Il lavoro del teologo non soltanto è radicato nella fede vivente del popolo cristiano, attento a quello che “lo Spirito dice alle Chiese” (Ap 2,7), ma è tutto intero finalizzato alla crescita della fede nel popolo di Dio e alla missione evangelizzatrice della Chiesa. In effetti, il suo compito non è forse quello di puntare ad una “conoscenza che genera, nutre, difende e fortifica la fede supremamente salutare” (Sant’Agostino, DeTrinitate, 1, 3)? Il teologo, dunque, nella collaborazione con il magistero abbraccia il servizio della fede del popolo di Dio come sua propria vocazione (Istruzione Donum veritatis del 24 maggio 1990).

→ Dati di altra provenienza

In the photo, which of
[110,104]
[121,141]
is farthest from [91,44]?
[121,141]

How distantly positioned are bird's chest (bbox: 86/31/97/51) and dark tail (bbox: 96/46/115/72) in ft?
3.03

Nello stesso tempo, il teologo è servitore della gioia cristiana, che è “la gioia della verità”. San Tommaso distingue nell’atto di fede tre dimensioni: c’è differenza tra dire “credo Dio” (credo Deum intendendo come l’oggetto della fede) e dire “credo a Dio (credo Deo dove lo indico come colui che attesa), oppure “credo in Dio” (credo in Deum dove lo indico come destinazione del mio atto di fede). Dio può essere considerato l’oggetto, il testimone e il fine della fede: ma se oggetto o testimone della fede non può essere che Dio soltanto, perché il nostro spirito non può essere indirizzato altro che a Dio come a proprio fine. Credere in Dio perciò, è il tratto costitutivo essenziale del dinamismo della fede. Ciò significa che, nella sua personale adesione di fede alla Parola di Dio, il credente è attratto sovranamente dal quel Bene assoluto che è la beata Trinità. E’ il desiderio della beatitudine, infatti, radicato nel più profondo di noi stessi, che mette lo spirito umano in tensione, per condurlo al fiducioso abbandono di tutta la sua vita al Dio e Padre del Signore nostro Gesù Cristo. In questo senso, si può dire con verità che la fede – e la stessa teologia, come scientiafidei e sapienza – procura a tutti gli “innamorati della bellezza spirituale” una reale pregustazione della gioia eterna.